Gevolgen van beperkingen die opgelegd zijn door het management
Indien het management een beperking heeft opgelegd die qua zwaarte mogelijk tot een oordeelonthouding zou leiden, is het primaire uitgangspunt dat de opdracht wordt teruggeven. Dat is het geval als dit, gelet op de geldende wetgeving, praktisch uitvoerbaar en mogelijk is. Pas als dat niet het geval is, wordt een oordeelonthouding afgegeven.
Een situatie waarin het management beperkingen oplegt aan de accountant is een onwenselijke situatie. Dit kan dan ook andere implicaties hebben voor de controle, bijvoorbeeld het (her)beoordelen van de integriteit van de klant, (her)beoordelen van de door de accountant ingeschatte frauderisico’s en het (her)overwegen van de continuering van de controleopdracht.
Indien het management weigert de opgelegde beperking op te heffen, moet de accountant dit melden aan de met governance belaste personen (tenzij alle met governance belaste personen betrokken zijn bij het leiden van de entiteit).
Daarnaast moet de accountant nagaan of het mogelijk is alternatieve werkzaamheden uit te voeren om voldoende en geschikte controle-informatie te verkrijgen.
Opvallend is dat de NV COS aangeeft dat, indien er geen sprake is van een diepgaande invloed op de financiële overzichten van een door het management opgelegde beperking, de opdracht niet teruggegeven hoeft te worden en de accountant wel een verklaring kan afgeven, namelijk een oordeel met beperking. Het is maar de vraag of de (vertrouwens-) relatie niet dermate verstoord is dat de opdracht door de accountant teruggeven wordt.
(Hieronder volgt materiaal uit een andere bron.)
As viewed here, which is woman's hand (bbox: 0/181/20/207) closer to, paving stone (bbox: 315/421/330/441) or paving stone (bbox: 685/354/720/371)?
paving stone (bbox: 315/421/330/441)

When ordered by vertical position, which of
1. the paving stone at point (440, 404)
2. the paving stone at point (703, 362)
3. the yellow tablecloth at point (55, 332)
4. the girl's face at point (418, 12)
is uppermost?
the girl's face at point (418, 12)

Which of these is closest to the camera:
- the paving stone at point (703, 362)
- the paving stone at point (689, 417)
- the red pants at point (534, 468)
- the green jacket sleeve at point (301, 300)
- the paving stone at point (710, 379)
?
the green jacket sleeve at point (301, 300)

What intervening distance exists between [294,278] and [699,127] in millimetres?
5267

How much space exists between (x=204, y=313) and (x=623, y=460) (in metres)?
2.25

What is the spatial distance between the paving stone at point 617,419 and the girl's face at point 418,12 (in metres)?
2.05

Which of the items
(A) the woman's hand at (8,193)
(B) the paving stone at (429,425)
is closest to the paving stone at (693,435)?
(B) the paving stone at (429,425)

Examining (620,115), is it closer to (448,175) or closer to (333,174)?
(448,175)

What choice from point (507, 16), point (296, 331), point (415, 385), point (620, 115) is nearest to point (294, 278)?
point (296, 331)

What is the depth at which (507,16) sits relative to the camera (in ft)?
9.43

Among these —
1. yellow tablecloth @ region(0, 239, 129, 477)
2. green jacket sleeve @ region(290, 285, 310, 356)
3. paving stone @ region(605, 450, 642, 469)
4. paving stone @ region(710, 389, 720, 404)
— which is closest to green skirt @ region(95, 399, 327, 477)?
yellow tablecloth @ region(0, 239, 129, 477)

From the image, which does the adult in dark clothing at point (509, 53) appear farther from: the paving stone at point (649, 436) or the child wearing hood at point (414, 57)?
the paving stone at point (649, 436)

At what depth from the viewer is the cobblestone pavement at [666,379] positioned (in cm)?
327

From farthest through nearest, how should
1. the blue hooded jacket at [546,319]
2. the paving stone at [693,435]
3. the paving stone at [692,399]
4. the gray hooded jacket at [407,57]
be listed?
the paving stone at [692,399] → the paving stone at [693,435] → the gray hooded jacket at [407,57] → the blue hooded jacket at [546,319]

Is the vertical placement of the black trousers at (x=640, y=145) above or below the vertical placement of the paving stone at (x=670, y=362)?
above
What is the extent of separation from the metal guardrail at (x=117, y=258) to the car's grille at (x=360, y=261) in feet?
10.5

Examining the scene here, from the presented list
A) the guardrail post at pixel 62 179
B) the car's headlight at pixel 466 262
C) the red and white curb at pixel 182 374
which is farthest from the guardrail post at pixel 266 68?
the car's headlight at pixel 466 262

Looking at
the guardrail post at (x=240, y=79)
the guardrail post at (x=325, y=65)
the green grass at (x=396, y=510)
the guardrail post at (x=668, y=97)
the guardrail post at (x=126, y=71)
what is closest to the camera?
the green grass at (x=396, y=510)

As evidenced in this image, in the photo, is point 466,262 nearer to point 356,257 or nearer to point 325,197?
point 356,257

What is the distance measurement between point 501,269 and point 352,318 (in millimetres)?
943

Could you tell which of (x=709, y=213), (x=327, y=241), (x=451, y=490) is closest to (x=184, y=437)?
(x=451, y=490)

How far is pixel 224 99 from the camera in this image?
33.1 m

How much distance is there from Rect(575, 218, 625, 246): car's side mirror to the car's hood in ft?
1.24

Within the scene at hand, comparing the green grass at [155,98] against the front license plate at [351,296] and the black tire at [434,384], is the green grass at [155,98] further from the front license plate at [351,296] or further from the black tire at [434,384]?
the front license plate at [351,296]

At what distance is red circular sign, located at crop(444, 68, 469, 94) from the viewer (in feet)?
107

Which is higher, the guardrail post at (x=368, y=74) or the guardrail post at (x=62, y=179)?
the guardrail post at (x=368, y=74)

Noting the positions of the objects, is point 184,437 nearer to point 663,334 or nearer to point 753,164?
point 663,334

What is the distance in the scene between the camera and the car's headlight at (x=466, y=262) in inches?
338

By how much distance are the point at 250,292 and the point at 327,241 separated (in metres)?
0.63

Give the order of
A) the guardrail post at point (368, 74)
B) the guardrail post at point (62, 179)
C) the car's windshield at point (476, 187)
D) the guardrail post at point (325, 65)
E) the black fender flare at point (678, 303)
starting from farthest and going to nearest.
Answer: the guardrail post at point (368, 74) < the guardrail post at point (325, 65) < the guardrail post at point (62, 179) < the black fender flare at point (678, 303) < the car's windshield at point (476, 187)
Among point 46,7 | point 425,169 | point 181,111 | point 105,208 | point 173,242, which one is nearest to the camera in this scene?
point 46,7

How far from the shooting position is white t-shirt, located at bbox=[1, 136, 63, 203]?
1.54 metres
Teruggeven van de opdracht
Indien de accountant de controleopdracht teruggeeft dient hij daarvóór alle aangelegenheden met betrekking tot tijdens de controle geïdentificeerde afwijkingen die tot een aanpassing van het oordeel zouden hebben geleid aan de met governance belaste personen mee te delen. Hiermee wordt voorkomen dat reeds geconstateerde belangrijke afwijkingen uit het zicht verdwijnen.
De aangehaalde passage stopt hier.